*** Supplied data ***

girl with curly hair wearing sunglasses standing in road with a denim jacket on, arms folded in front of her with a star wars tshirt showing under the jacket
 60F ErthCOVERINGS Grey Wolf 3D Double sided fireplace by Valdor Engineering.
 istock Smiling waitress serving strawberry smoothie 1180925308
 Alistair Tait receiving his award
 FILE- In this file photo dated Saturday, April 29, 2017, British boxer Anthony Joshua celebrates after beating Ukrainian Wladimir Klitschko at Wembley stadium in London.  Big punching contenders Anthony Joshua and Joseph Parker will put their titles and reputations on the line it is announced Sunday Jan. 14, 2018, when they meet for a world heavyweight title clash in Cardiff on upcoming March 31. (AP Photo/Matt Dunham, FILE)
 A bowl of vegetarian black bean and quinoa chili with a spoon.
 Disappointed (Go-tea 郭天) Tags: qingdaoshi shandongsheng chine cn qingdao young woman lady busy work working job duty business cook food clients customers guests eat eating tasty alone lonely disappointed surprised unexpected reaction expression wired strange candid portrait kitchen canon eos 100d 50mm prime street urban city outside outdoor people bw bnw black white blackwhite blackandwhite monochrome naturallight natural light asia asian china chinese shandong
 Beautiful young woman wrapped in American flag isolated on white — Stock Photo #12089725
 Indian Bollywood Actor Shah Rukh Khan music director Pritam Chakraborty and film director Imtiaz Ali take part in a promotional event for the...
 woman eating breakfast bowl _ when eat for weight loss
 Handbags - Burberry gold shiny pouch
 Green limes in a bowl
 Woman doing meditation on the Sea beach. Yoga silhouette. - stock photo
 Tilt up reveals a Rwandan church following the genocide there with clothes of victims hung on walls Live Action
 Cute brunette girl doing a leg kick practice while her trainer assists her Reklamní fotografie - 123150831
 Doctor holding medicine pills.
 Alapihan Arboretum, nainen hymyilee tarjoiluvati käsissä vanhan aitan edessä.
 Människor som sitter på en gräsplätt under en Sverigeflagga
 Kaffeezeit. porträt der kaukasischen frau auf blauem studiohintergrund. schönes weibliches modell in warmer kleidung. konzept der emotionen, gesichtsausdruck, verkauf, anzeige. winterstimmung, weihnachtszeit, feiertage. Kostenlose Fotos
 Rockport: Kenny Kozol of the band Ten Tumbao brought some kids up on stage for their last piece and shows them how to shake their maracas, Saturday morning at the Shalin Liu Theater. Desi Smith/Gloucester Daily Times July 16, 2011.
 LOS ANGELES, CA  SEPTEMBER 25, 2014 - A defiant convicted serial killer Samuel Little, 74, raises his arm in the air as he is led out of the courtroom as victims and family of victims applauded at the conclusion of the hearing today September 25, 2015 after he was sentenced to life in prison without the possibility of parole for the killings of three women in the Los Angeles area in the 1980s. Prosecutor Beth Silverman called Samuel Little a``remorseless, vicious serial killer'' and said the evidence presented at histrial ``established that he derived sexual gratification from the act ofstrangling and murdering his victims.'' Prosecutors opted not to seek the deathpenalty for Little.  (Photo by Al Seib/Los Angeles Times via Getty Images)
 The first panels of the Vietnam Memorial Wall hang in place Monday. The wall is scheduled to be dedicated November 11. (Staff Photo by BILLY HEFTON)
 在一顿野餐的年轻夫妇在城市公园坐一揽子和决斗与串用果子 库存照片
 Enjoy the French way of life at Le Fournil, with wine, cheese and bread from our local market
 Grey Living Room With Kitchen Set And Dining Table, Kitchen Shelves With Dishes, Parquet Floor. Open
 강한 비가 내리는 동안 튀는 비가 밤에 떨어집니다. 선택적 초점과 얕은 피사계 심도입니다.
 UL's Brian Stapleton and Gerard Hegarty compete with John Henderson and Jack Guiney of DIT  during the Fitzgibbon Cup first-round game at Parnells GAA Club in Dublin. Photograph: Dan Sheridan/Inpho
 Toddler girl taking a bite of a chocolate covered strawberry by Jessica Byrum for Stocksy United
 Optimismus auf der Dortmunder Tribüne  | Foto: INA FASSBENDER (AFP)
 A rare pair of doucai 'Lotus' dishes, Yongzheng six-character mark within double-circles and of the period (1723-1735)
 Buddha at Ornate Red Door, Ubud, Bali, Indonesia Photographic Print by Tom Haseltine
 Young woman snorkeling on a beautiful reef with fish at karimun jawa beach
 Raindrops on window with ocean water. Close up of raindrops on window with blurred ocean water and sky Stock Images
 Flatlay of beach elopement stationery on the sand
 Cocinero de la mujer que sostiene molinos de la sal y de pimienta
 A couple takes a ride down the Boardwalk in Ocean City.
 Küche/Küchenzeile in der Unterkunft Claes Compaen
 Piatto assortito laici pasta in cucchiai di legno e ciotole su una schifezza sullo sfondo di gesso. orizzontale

***

## Exercise requirements
Starting from the line containing "A couple takes" and ending with the final line of the data, reproduce each line exactly as it appears, including no other lines.

## Answer to this task
 A couple takes a ride down the Boardwalk in Ocean City.
 Küche/Küchenzeile in der Unterkunft Claes Compaen
 Piatto assortito laici pasta in cucchiai di legno e ciotole su una schifezza sullo sfondo di gesso. orizzontale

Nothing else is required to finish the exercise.